◆ Stated exercise ◆
Could you write out all of the material below, line for line and word for word?
+++
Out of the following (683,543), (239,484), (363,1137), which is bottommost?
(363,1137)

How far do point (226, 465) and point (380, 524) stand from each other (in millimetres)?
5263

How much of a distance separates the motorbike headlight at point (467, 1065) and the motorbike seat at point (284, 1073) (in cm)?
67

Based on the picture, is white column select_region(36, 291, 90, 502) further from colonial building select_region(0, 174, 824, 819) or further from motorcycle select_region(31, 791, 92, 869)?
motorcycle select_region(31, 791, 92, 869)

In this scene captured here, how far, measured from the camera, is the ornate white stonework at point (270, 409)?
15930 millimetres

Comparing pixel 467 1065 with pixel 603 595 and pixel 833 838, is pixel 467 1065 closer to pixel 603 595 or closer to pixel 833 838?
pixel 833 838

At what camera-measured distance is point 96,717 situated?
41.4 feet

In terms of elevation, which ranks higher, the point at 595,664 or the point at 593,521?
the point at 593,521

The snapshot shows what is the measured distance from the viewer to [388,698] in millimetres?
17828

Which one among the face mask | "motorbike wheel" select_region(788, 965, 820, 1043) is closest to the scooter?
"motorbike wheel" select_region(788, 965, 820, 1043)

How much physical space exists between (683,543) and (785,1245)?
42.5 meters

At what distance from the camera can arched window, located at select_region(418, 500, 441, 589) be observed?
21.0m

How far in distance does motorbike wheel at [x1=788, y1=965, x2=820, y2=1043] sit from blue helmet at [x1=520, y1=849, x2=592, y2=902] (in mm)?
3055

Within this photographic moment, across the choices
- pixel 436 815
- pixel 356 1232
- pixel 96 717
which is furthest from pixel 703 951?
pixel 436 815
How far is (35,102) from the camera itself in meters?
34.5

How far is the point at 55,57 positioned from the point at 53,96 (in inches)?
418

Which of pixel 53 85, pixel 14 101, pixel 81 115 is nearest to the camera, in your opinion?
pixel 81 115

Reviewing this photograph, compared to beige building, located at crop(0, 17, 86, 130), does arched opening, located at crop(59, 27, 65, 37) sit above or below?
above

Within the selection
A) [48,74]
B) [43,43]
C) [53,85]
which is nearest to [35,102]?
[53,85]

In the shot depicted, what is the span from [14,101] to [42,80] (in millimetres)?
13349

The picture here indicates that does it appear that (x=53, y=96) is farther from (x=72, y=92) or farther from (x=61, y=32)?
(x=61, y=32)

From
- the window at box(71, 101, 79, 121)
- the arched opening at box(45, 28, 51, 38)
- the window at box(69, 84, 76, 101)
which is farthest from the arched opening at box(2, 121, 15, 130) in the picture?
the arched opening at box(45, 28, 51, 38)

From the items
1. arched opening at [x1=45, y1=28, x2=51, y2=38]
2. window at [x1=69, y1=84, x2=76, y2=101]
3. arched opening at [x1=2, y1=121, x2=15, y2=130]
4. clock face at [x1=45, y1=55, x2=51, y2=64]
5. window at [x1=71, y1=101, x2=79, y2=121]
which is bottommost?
+++
◆ Written answer ◆
Out of the following (683,543), (239,484), (363,1137), which is bottommost?
(363,1137)

How far do point (226, 465) and point (380, 524) stand from each other (in millimetres)?
5263

How much of a distance separates the motorbike headlight at point (467, 1065) and the motorbike seat at point (284, 1073) (in cm)?
67

Based on the picture, is white column select_region(36, 291, 90, 502) further from colonial building select_region(0, 174, 824, 819) or further from motorcycle select_region(31, 791, 92, 869)?
motorcycle select_region(31, 791, 92, 869)

In this scene captured here, how far, measured from the camera, is the ornate white stonework at point (270, 409)?
15930 millimetres

Comparing pixel 467 1065 with pixel 603 595 and pixel 833 838, is pixel 467 1065 closer to pixel 603 595 or closer to pixel 833 838?
pixel 833 838

At what camera-measured distance is point 96,717 situated?
41.4 feet

In terms of elevation, which ranks higher, the point at 595,664 or the point at 593,521?
the point at 593,521

The snapshot shows what is the measured distance from the viewer to [388,698] in millimetres?
17828

Which one among the face mask | "motorbike wheel" select_region(788, 965, 820, 1043) is closest to the scooter?
"motorbike wheel" select_region(788, 965, 820, 1043)

How much physical space exists between (683,543) and (785,1245)?
42.5 meters

At what distance from the camera can arched window, located at select_region(418, 500, 441, 589) be observed?
21.0m

How far in distance does motorbike wheel at [x1=788, y1=965, x2=820, y2=1043] sit from blue helmet at [x1=520, y1=849, x2=592, y2=902] (in mm)?
3055

Within this photographic moment, across the choices
- pixel 436 815
- pixel 356 1232
- pixel 96 717
which is furthest from pixel 703 951?
pixel 436 815
How far is (35,102) from the camera itself in meters?
34.5

How far is the point at 55,57 positioned from the point at 53,96 (in inches)?
418

Which of pixel 53 85, pixel 14 101, pixel 81 115 is nearest to the camera, in your opinion?
pixel 81 115

Reviewing this photograph, compared to beige building, located at crop(0, 17, 86, 130), does arched opening, located at crop(59, 27, 65, 37) sit above or below?
above

Within the selection
A) [48,74]
B) [43,43]
C) [53,85]
which is nearest to [35,102]?
[53,85]

In the shot depicted, what is the span from [14,101] to [42,80] (in millimetres)?
13349

The picture here indicates that does it appear that (x=53, y=96) is farther from (x=72, y=92) or farther from (x=61, y=32)?
(x=61, y=32)

From
- the window at box(71, 101, 79, 121)
- the arched opening at box(45, 28, 51, 38)
- the window at box(69, 84, 76, 101)
which is farthest from the arched opening at box(2, 121, 15, 130) in the picture?
the arched opening at box(45, 28, 51, 38)

From the items
1. arched opening at [x1=45, y1=28, x2=51, y2=38]
2. window at [x1=69, y1=84, x2=76, y2=101]
3. arched opening at [x1=2, y1=121, x2=15, y2=130]
4. clock face at [x1=45, y1=55, x2=51, y2=64]
5. window at [x1=71, y1=101, x2=79, y2=121]
which is bottommost?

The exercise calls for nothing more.